From the beach volleyball text below, list every team that the text says was not entered in Hamburg, along with each team's country.

## TEXT PROVIDED
:::

Cheng and Flint won the World Beach Pro Tour Elite 16 event in Hamburg, Germany. Elite 16 events debuted this year. They have smaller fields than other international events, limited to 16 teams based on world ranking points, and are similar in prestige to the previous Grand Slams and Majors.

Cheng and Flint won all six matches in Hamburg, including victories over Brazilians Talita and Rebecca and Germans Karla Borger and Julia Sude, all Olympians.

The world’s top teams from recent seasons — Olympic gold medalists April Ross and Alix Klineman of the U.S., Olympic silver medalists Taliqua Clancy and Mariafe Artacho del Solar of Australia, 2022 World champions Duda and Ana Patricia of Brazil and 2019 World champions Sarah Pavan and Melissa Humana-Paredes of Canada — were not entered in Hamburg.

:::

## THE DATA
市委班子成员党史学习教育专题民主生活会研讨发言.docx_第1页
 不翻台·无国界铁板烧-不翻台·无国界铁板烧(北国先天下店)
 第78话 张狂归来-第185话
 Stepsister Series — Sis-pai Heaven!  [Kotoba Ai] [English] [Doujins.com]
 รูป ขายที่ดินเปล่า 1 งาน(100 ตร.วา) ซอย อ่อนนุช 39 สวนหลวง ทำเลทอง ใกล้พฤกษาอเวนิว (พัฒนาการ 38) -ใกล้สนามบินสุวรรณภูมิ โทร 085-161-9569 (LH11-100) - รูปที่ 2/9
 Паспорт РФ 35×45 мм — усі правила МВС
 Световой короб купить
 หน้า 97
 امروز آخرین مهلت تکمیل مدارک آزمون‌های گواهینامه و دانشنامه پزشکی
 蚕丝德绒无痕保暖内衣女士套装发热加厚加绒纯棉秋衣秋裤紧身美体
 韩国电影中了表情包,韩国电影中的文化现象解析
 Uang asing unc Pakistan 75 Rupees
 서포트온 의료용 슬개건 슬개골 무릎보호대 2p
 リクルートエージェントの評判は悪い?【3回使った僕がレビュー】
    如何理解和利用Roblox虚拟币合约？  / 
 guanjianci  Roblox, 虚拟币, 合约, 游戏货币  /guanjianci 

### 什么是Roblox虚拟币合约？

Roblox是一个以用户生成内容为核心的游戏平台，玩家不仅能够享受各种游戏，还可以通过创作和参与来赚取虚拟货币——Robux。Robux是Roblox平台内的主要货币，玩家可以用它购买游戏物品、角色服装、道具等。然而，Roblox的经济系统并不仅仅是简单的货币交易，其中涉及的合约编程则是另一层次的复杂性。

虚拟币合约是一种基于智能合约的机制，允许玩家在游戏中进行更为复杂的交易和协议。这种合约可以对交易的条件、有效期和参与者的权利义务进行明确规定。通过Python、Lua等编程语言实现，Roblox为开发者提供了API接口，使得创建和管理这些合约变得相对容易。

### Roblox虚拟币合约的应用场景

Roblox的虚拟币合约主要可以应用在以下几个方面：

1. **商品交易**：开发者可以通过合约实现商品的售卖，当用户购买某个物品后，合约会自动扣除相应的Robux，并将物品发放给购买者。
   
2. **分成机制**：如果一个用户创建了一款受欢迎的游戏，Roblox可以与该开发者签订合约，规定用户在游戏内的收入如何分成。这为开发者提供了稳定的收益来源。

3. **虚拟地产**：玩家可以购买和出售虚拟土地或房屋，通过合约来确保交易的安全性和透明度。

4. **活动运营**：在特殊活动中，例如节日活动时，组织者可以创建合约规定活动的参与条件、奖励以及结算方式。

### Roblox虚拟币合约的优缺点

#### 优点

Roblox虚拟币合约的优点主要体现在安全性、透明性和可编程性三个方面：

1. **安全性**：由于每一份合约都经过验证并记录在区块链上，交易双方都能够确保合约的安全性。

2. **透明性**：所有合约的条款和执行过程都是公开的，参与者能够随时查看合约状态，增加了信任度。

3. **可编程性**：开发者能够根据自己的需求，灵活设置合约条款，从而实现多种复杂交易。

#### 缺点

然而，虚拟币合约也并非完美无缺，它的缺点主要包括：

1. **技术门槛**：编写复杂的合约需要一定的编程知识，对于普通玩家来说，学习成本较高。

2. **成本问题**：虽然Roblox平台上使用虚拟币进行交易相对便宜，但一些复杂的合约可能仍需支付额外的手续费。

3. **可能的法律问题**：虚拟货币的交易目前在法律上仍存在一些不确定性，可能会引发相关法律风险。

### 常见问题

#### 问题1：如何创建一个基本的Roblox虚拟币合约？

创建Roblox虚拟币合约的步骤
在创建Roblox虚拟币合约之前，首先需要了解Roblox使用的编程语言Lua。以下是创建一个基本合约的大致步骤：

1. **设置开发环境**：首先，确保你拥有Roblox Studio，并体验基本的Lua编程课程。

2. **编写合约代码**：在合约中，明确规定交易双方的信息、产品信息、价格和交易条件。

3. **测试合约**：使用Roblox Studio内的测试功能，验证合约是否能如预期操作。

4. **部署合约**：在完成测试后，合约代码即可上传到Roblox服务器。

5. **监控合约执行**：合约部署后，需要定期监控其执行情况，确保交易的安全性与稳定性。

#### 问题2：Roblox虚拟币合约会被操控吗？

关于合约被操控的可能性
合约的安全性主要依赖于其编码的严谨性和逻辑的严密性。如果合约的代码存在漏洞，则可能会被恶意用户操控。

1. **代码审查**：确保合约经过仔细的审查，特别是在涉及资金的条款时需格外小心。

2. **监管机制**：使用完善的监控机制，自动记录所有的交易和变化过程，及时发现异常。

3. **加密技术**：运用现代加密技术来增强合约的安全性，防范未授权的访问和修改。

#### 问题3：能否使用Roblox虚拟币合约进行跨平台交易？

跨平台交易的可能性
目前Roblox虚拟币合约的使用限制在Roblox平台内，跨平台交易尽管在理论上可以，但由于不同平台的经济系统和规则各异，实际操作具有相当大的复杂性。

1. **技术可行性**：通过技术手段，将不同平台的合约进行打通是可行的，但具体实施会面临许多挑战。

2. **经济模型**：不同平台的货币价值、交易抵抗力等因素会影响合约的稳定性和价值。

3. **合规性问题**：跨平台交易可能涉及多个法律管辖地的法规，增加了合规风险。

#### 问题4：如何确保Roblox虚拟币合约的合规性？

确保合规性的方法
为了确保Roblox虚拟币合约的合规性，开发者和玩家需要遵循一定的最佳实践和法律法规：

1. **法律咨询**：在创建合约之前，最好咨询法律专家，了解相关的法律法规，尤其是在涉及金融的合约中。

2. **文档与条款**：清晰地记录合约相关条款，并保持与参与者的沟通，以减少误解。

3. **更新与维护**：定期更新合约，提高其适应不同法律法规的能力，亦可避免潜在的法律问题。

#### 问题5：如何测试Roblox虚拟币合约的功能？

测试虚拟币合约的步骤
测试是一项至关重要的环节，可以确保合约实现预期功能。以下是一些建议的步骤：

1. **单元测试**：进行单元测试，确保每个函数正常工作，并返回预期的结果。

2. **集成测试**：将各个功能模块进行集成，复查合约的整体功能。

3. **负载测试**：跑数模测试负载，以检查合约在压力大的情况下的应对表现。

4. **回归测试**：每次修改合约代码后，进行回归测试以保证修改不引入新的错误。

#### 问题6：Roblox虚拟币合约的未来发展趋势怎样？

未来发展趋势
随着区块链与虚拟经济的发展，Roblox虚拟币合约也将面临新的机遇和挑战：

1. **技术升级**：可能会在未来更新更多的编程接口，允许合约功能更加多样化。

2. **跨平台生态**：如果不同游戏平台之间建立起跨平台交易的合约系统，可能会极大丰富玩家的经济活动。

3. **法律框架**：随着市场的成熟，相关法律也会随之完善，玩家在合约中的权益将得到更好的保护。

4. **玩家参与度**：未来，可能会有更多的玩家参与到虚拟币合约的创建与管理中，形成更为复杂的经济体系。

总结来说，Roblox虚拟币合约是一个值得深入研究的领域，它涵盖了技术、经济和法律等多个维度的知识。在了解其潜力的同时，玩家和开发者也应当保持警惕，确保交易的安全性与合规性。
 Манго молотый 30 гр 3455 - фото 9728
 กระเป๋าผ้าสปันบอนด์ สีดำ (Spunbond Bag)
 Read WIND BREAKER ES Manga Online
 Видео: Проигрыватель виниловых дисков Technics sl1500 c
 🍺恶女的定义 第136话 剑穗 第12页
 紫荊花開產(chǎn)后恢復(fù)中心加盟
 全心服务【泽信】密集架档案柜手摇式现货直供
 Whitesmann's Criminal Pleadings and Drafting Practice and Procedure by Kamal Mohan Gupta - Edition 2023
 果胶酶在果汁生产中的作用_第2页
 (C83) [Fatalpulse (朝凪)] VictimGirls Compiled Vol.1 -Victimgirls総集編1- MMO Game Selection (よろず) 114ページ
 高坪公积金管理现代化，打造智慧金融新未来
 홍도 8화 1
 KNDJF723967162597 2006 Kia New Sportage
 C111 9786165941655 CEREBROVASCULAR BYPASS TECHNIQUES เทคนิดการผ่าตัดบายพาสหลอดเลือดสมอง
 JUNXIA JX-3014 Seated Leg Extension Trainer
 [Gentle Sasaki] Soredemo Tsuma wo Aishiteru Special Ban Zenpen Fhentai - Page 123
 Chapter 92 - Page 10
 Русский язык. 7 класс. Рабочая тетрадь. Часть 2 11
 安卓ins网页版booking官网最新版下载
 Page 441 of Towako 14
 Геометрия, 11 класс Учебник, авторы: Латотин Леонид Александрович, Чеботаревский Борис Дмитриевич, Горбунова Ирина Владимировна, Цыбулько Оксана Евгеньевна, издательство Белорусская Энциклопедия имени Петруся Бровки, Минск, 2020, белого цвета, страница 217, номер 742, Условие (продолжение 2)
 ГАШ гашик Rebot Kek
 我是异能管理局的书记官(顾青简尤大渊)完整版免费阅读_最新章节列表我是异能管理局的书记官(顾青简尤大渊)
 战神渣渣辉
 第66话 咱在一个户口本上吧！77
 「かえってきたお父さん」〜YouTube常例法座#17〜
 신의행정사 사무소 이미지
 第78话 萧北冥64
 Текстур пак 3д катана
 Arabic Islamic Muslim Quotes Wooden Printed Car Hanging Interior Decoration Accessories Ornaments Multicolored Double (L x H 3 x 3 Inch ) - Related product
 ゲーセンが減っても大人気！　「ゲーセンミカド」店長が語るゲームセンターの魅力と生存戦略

:::

## WRITTEN ANSWER
- April Ross and Alix Klineman (U.S.)
- Taliqua Clancy and Mariafe Artacho del Solar (Australia)
- Duda and Ana Patricia (Brazil)
- Sarah Pavan and Melissa Humana-Paredes (Canada)